Gaussian fitting¶
This module provides functions to fit gaussian distributions and gaussian
distribution mixtures (2 components). These functions can be used directly,
or more often, in a typical FRETBursts workflow they are passed to higher
level methods like fretbursts.burstlib.Data.fit_E_generic()
.
Single Gaussian distribution fit:
For 2-Gaussians fit we have the following models:
two_gauss_mix_pdf()
: PDF of 2-components Gaussians mixture
two_gauss_mix_ab()
: linear combination of 2 Gaussians
Main functions for mixture of 2 Gaussian distribution fit:
two_gaussian_fit_hist()
histogram fit using `leastsq`
two_gaussian_fit_hist_min()
histogram fit using `minimize`
two_gaussian_fit_hist_min_ab()
the same but using _ab model
two_gaussian_fit_cdf()
curve fit of the CDF
two_gaussian_fit_EM()
Expectation-Maximization fit
two_gaussian_fit_EM_b()
the same with boundaries
Also, some functions to fit 2-D gaussian distributions and mixtures are implemented but not thoroughly tested.
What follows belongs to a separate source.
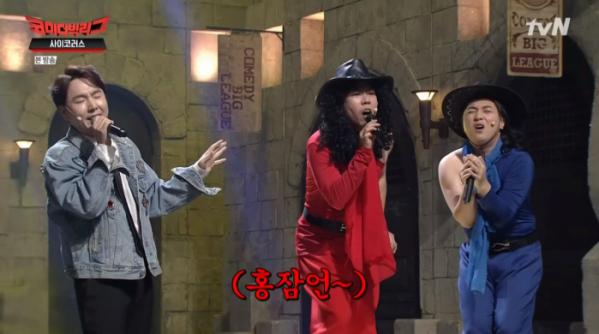▲고유진 홍잠언(사진=tvN '코미디빅리그' 방송화면 캡처)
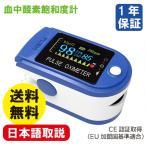 パルスオキシメーター 血中酸素濃度計 ストラップ付 指 脈拍計 酸素飽和度 ポータブル 健康管理 パルスメーター ウェルネス機器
The reference documentation for all the functions follows.
- fretbursts.fit.gaussian_fitting.bound_check(val, bounds)¶
Returns
val
clipped inside the intervalbounds
.
- fretbursts.fit.gaussian_fitting.gaussian2d_fit(sx, sy, guess=[0.5, 1])¶
2D-Gaussian fit of samples S using a fit to the empirical CDF.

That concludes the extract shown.